After a series of long days involving back to back meetings with finance advisors and lawyers, I began to sense a new feeling. It was a feeling I didn’t welcome and didn’t want.
Panic. Fear. Failure. How on earth was I going to get through my original action list when I had spent hours with these advisors? I had too much to do and not enough time. And now they had presented me with another set of challenges to navigate. I was drowning. How had my life become so stressful again when I had left a cubicle career to avoid this kind of negative feeling?
It was only through reading some blogs and journals from freelance colleagues and fellow company owners that I begun to feel a little better. I wasn’t alone. They had also been struggling with the balance of driving a career or new enterprise and managing to live well at the same time. Some were reaching out for guidance and others had found their own solutions. For me it was about the mindset.
I was inspired to read an article by Kate Harrison – an expert in green business and startups. She wrote in Forbes about becoming a mindful entrepreneur. I was intrigued – was that even possible? Did those two words go together? Apparently yes. She claims that numerous studies have shown by doing less, we achieve more. Even Elon Musk admits that this is a better mindset. But how?

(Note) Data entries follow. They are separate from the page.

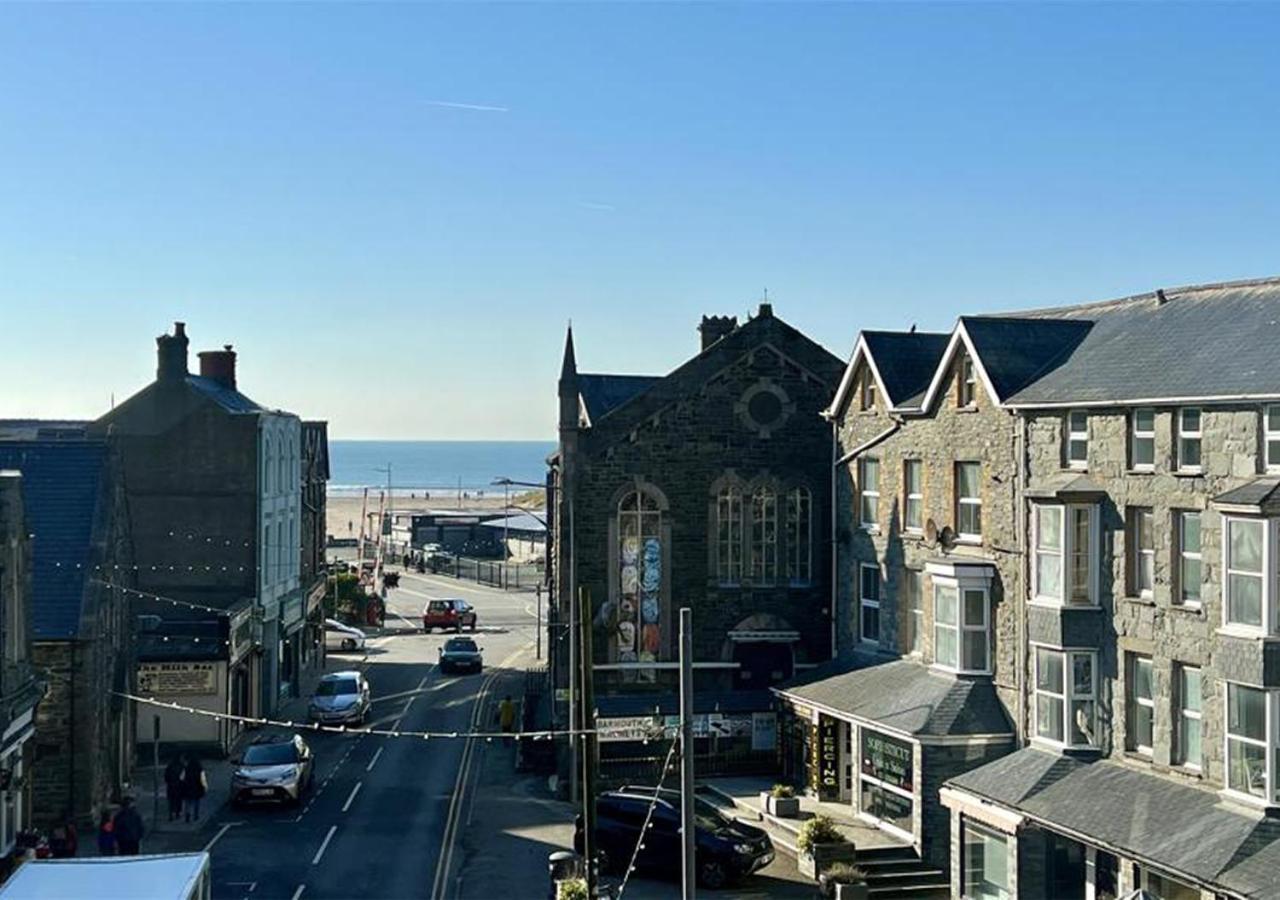 Luxury 4 Bedroom Seaside - Glan Y Werydd House *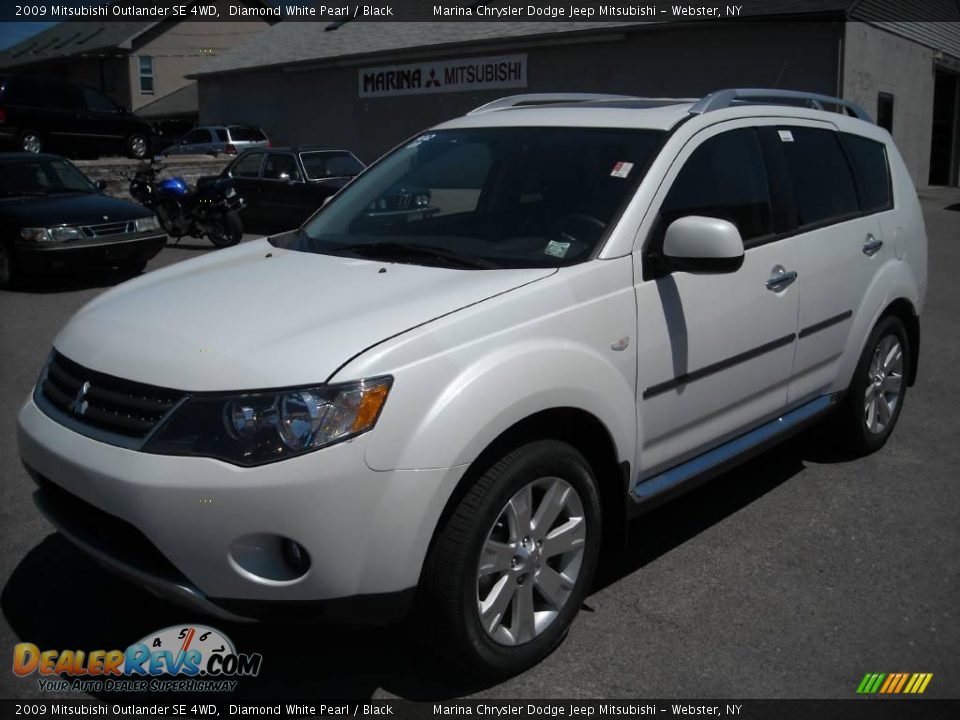 2009 Mitsubishi Outlander SE 4WD Diamond White Pearl / Black Photo #1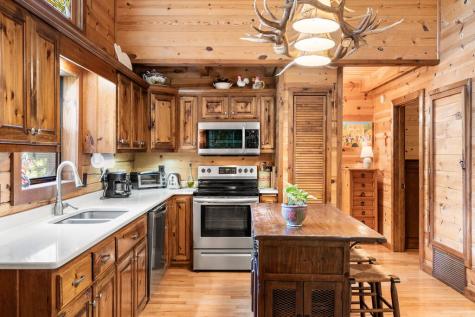 322 Theron Mccray Road Hayesville NC 28904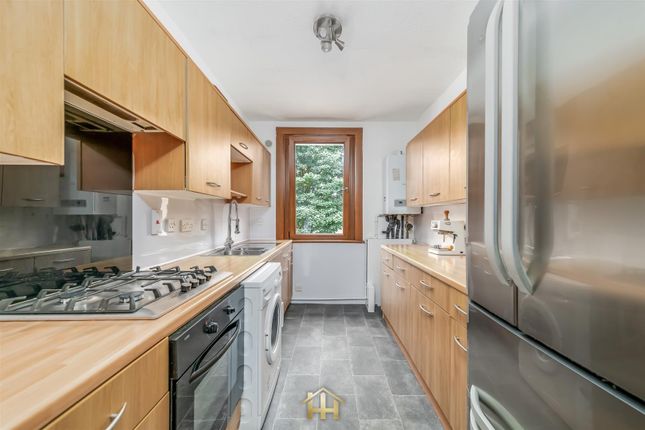6E, Moncur Crescent, Dundee photo 4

Enter my friends and colleagues. I’m so pleased to share experiences and insights from my own mentors and influencers. These got me back on track and I want to share with you in case you have been facing the same feelings.
Make a Realistic Plan
We all have our action lists and my life seems now to be driven by my own action list but my new insight is that action lists need to be realistic. Set two major things to do each day. If it is a meeting day, be prepared the need to be present and it could be stressful at times. And this means not much could be achieved for that day. The mindset here would have been realistic, enabling release from feelings of stress. You can only do so much in one day and accept that.
Allow for Breaks
When you make a daily plan (not weekly – that’s also unrealistic!), allow for headspace breaks. It could be just moving away from the mobile, laptop and getting some fresh air. It could be eating and hydrating. However, you choose to fill your break – it’s up to you but make sure you create a break. Every 45 minutes. Giving yourself that time to move away, look away, stretch and breathe, will definitely make you more productive.

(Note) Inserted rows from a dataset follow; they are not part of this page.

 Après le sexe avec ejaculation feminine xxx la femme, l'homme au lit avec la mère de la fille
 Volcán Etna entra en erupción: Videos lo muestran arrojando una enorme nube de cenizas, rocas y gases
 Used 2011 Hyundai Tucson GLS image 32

I hope I am finally learning this. I know that the more I try to do, the less happy I become. As tempting as it is, don’t check your messages or emails whilst writing a business proposal. Be in the moment and focus on just that one singular task. If you are in shared office space, it’s worth letting people know that you are working on that proposal and may need headphones or a different working desk to allow the focus.
Don’t be afraid
Avoiding tasks can be more stressful than just getting on and doing what’s needed. Don’t overthink or be afraid, just trust your ability and take inspiration from that famous quote Just Do It – and move on. Allow yourself to make mistakes. And to quote Phil Knight once more “the problem is not that we are making too many mistakes. It’s that we are making too few”.